Y se acostó de nuevo.
Le contó la noticia a Livia en cuanto la vio removerse en la cama, dando las primeras señales de despertar.
– ¿Cuándo te has enterado? -preguntó ella, levantándose de un salto como si hubiera descubierto una araña entre las sábanas.
– Me ha llamado Fazio. Un poco antes de las seis.
– ¿Por qué no me lo has dicho enseguida?
– ¿Y despertarte?
– Sí. Sabes lo inquieta que estoy con esta historia. ¡Me has dejado dormir a propósito!
– Bueno, si eso es lo que crees, reconozco mi culpa y no se hable más. Ahora tranquilízate.
Pero Livia tenía ganas de armar jaleo. Lo miró con desdén.
– Además, no entiendo cómo puedes quedarte en la cama y no ir a reunirte enseguida con Minutolo para saber, para informarte…
– ¿De qué? Si quieres información, pon la televisión.
– ¡A veces tu indiferencia me ataca los nervios!
Y corrió a encender el televisor. Montalbano, en cambio, se encerró en el cuarto de baño y se lo tomó con calma.

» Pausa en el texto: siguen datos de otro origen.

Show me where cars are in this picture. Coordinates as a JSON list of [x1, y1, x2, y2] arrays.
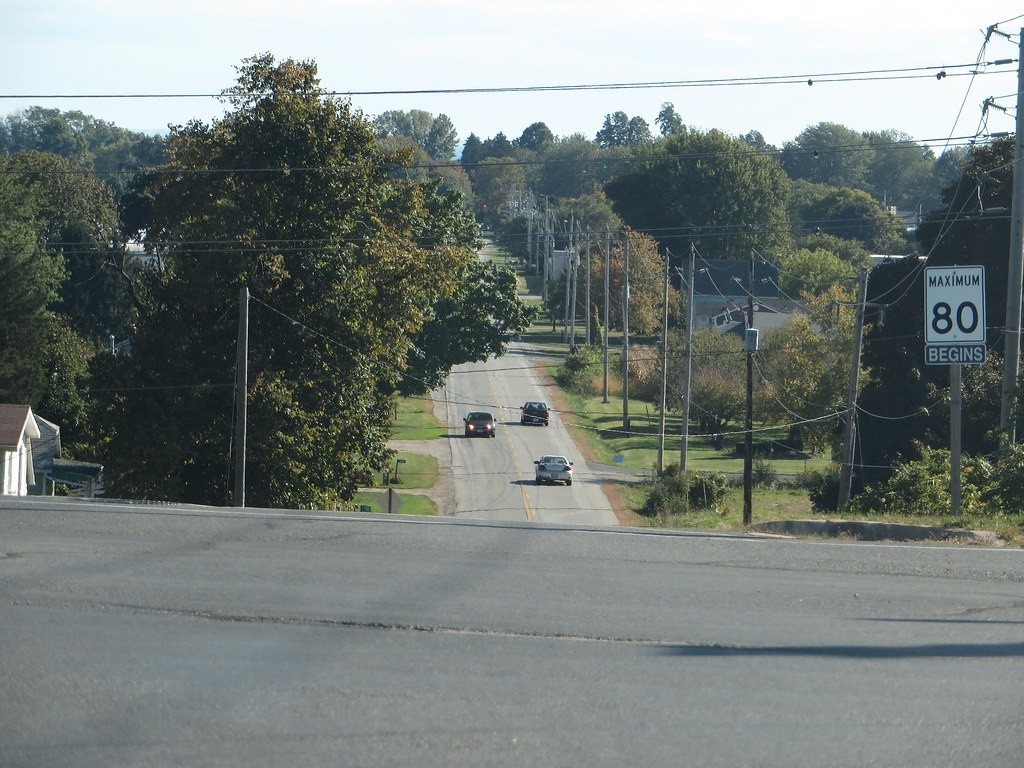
[[463, 412, 497, 438], [534, 455, 573, 486]]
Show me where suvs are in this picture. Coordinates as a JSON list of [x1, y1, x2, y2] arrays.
[[519, 402, 550, 426]]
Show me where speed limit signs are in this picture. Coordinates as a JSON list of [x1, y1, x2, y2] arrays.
[[926, 269, 984, 344]]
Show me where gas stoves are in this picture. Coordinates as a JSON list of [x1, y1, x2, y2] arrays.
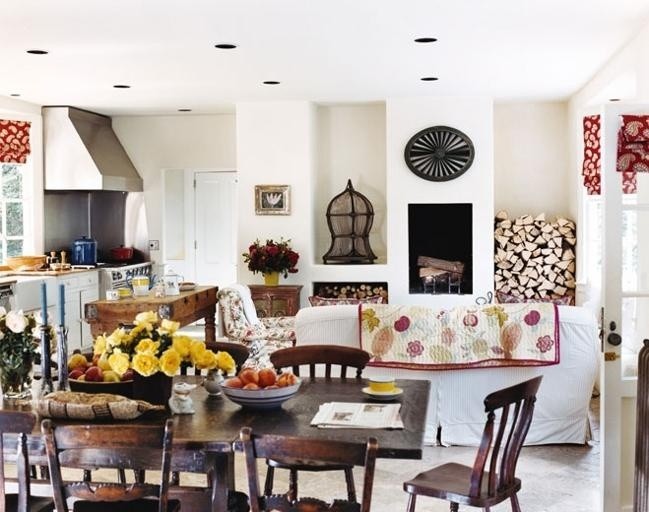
[[61, 257, 149, 282]]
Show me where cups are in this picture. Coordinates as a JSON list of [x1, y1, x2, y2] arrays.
[[118, 288, 130, 295], [369, 375, 396, 395], [105, 289, 119, 300], [132, 277, 150, 297]]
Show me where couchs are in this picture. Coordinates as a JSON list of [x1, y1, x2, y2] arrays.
[[219, 288, 601, 447]]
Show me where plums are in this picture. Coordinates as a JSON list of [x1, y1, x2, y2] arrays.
[[224, 367, 295, 390]]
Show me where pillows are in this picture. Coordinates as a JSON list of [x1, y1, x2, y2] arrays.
[[307, 295, 383, 305]]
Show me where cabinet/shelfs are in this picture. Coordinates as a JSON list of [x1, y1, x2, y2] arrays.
[[13, 271, 99, 371], [247, 285, 303, 317]]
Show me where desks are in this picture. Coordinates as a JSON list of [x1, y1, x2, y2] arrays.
[[84, 286, 220, 373], [2, 373, 433, 511]]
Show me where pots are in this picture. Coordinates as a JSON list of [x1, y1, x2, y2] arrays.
[[72, 235, 97, 264], [111, 245, 133, 261]]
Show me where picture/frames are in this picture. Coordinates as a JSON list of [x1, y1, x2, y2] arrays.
[[255, 185, 290, 216]]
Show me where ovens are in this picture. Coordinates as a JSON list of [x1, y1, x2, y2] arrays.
[[97, 280, 153, 299]]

Con la obvia intención de incordiarlo, Livia puso el volumen muy alto, y mientras el comisario bebía café en la cocina le llegaban voces alteradas, sirenas, frenazos, a tal punto que estuvo a punto de no oír el timbre del teléfono. Cuando fue al comedor, todo vibraba a causa del fragor infernal procedente del aparato.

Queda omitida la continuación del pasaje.